Tout le monde sait que les écrits des philosophes grecs les plus célèbres sont arrivés en Europe grâce à la traduction qui leur était faite en arabe. Initié par les califes de Bagdad au VIII e siècle, ce mouvement de traduction a porté sur les œuvres centrales d’astronomie de Ptolémée, la géométrie d’Euclide et la médecine de Galen.

Des textes scientifiques indiens et persans y sont aussi concernés. En effet, les savants musulmans ont porté le plus grand soin aux sciences, à la poésie ainsi qu’aux arts en général, surtout sous l’ère de Hâroun ar-Rachîd (765-809), le célèbre calife mécène de l’Empire abbasside, ami des savants et des hommes d’esprit. Ses successeurs au trône Al-Amīn et Al-Ma’mūn lui ont emboîté le pas. Ce dernier, Al-Ma’mūn s’entend, fut, d’après les récits historiques, un pur partisan du Mutazilisme (une école de pensée rationaliste, née dans la ville de Bassora, au VIII e siècle, ouverte sur les nouvelles idées modernistes). Il en fit même la doctrine officielle du califat en 827 et créa en 832 Dar El-Hikma, (la maison de la sagesse). Ce qui a pu encourager l’introduction de la philosophie grecque dans les milieux intellectuels persans et arabes. Rappelons, à ce titre, que les recherches des savants musulmans en mathématiques et en calculs ont, par exemple, constitué les fondements des travaux de Copernic et de Newton.

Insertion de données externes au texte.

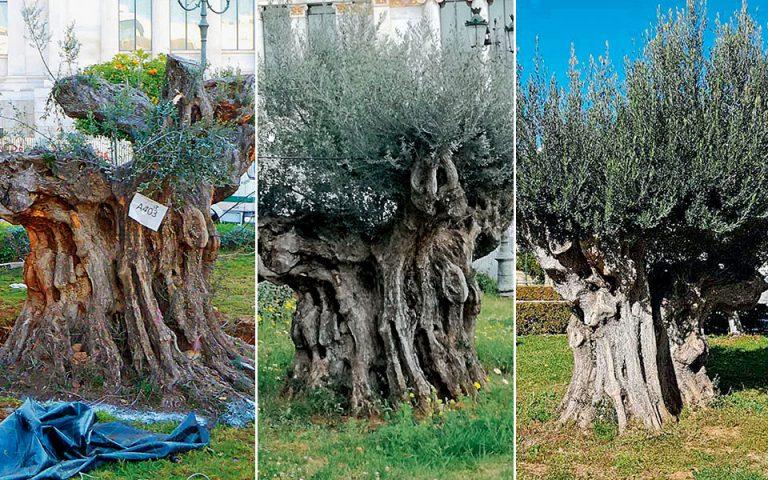 Τα δύο επιβλητικά υπεραιωνόβια ελαιόδεντρα στα Προπύλαια ρίζωσαν και μεγαλώνουν
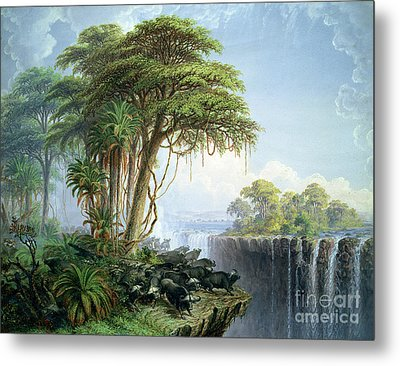 Buffalos Driven To The Edge Of The Chasm Opposite Garden Island Victoria Falls Metal Print by Thomas Baines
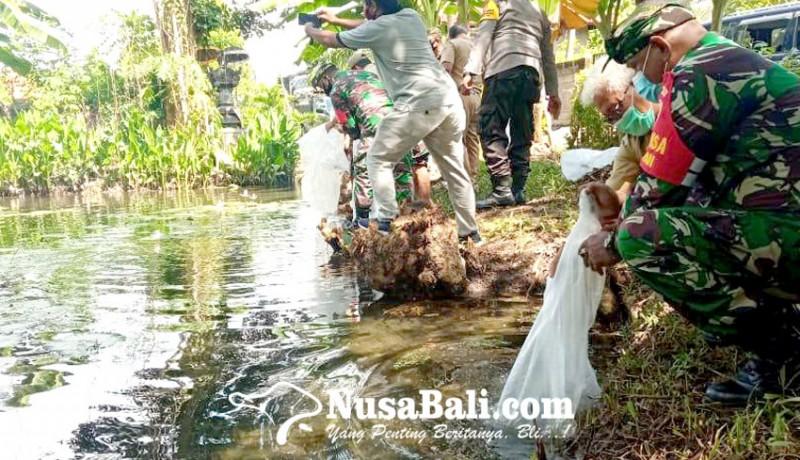 www.nusabali.com-ribuan-benih-nila-ditebar-di-desa-tukadmungga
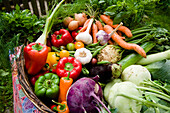 Fresh vegetables in a basket, harvest, Garden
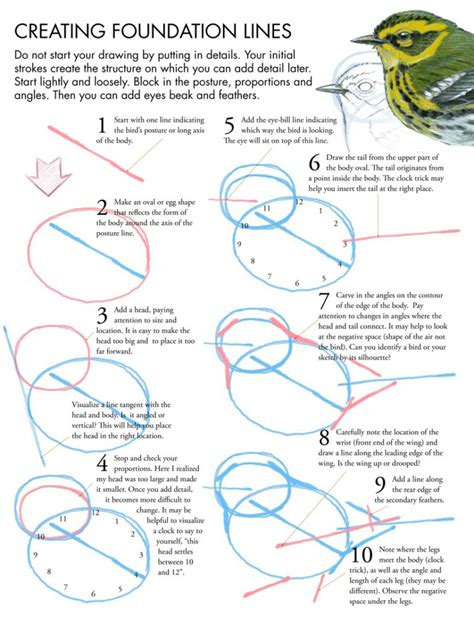 how to draw doodle birds drawing birds tutorial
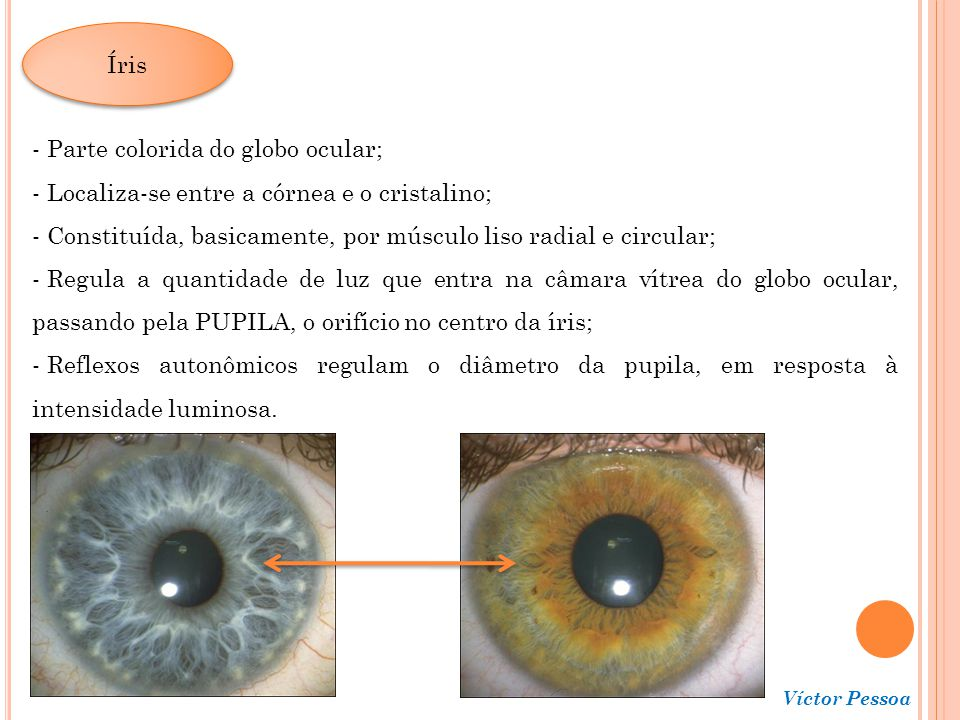 Parte colorida do globo ocular;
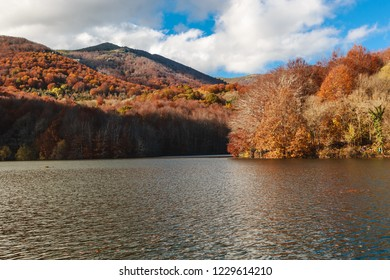 Amazing autumn landscape in Spain. Colourfull forest and lake in Parc Natural del Montseny, Catalonia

Il est évident que ce mouvement de traduction fut suivi par l’étude de la philosophie. Celle-ci fut chose courante à la cour de Bagdad. Les philosophes Aristote et Platon y étaient très populaires. Leurs textes étaient étudiés et discutés en toute liberté. Les savants musulmans médiévaux se penchaient, contrairement à leurs homologues chrétiens, écrasés par la doctrine ecclésiastique, sur la manière avec laquelle il serait possible de concilier la philosophie (la raison) avec la foi, et partant, avec la théologie (l’étude des textes sacrés). Il est à noter que, plus tôt, en Afrique latine, et ensuite, en Europe, l’évêque Saint-Augustin d’Hippone (354-330) a dû arrêter, au nom de l’unité de l’Eglise catholique, tout débat d’ordre théologique, sous la pression de l’Empire romain, confronté au schisme donatiste.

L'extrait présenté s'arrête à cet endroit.